4. The method of claim 3, wherein the digital component comprises a video snippet and the video stream distribution device inserts the audio signature into the digital component such that the audio signature repeats multiple times while the video snippet is played by the display device.

5. The method of any preceding claim, wherein the data representative of the captured audio signature comprises the audio signature or the identifier decoded from the captured audio signature.

6. The method of any preceding claim, wherein: the first event data comprises a first location data identifying a geographic location of the given display device and the second event data comprises second location data identifying a geographic location of the client device; and determining that the content request is requesting content related to the digital component is further based on a determination that the geographic location of the given display device is within a threshold distance of the geographic location of the client device.

7. The method of any preceding claim, wherein the identifier identifies the digital component or a unique impression of the digital component.

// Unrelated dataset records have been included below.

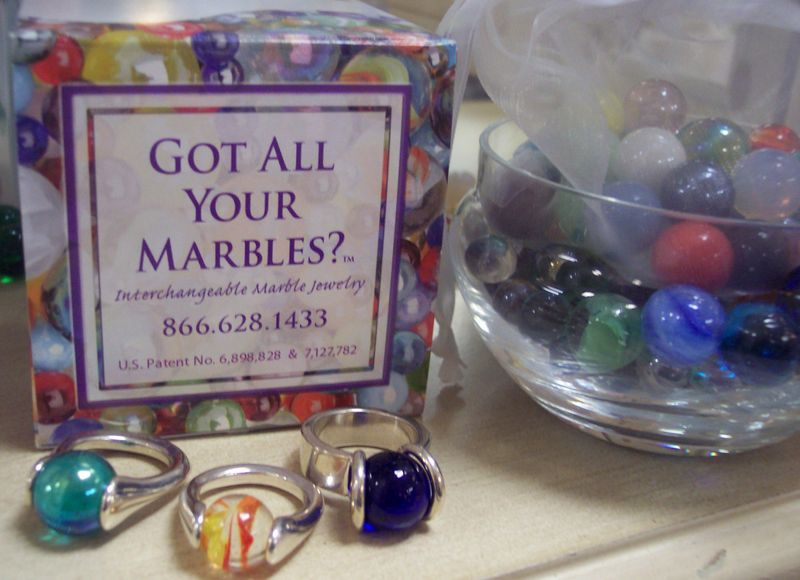 Suite 116 DePere WI- Got All Your Marbles Jewelry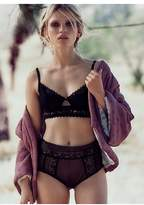 Get Off My Cloud Undie by Intimately at Free People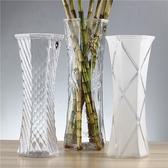 花瓶富貴竹中大號玻璃透明百合水培簡約現代六角客廳桌面插花花瓶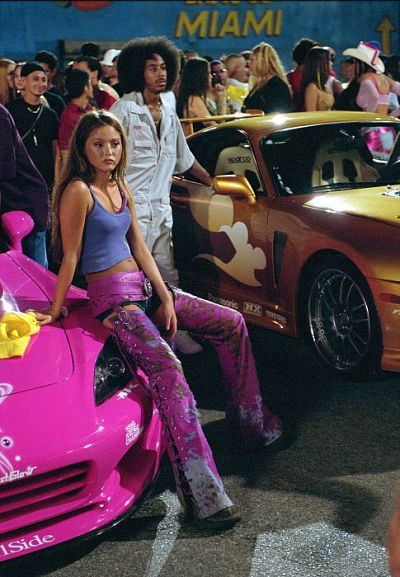 Still of Ludacris/Tej and Devon Aoki/Suki in 2 Fast 2 Furious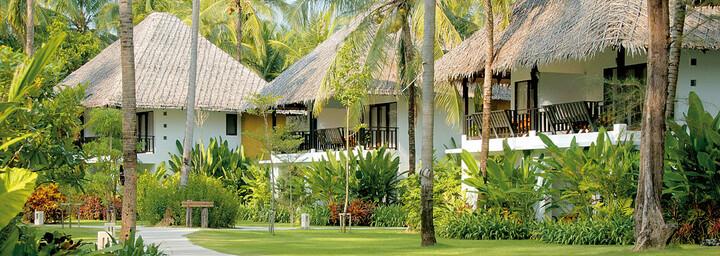 Außenansicht des Haadson Resort Khao Lak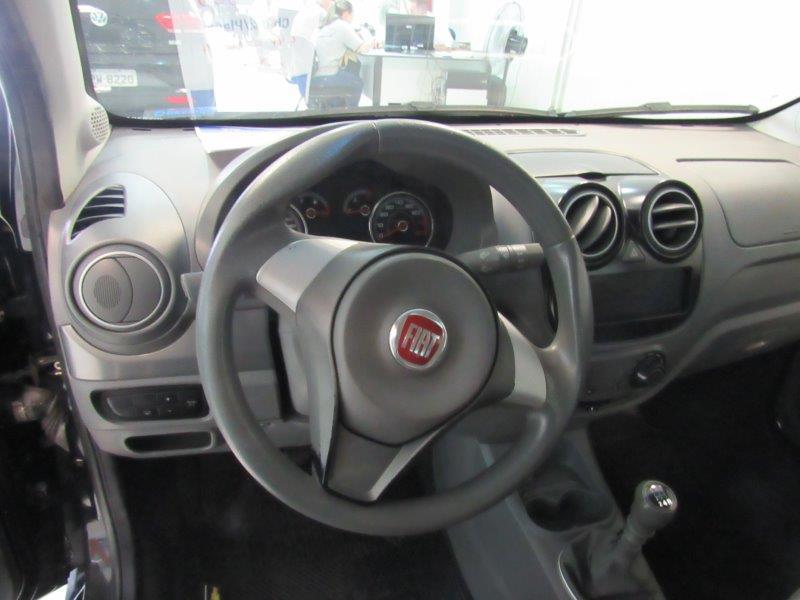 FIAT PALIO 1.0 MPI Attractiv 1.0 2012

8. The method of any preceding claim, further comprising, in response to determining that the content request is requesting content related to the digital component, sending content related to one or more first digital components displayed by the given display device prior to display of the digital component and/or one or more second digital components displayed by the given display device after display of the digital component.

9. The method of claim 8, further comprising identifying the one or more first digital components and the one or more second digital components based on the first event data and respective event data for the one or more first and second digital components.

10. The method of any preceding claim, further comprising updating one or more performance metrics for the digital component in response to determining that the content request is requesting content related to the digital component.

11. The method of any preceding claim, further comprising updating one or more performance metrics for one or more additional digital components displayed before or after the digital component in response to determining that the content request is requesting content related to the digital component.

12. A system comprising: one or more processors; and one or more storage devices storing instructions that, when executed by the one or more processors, cause the one or more processor to carry out the method of any preceding claim.

13. A computer readable medium carrying instructions that, when executed by one or more processors, cause the one or more processors to carry out the method of any one of claims 1 to 11.

14. A computer program product comprising instructions which, when executed by a computer, cause the computer to carry out the steps of the method of any of claims 1 to 11.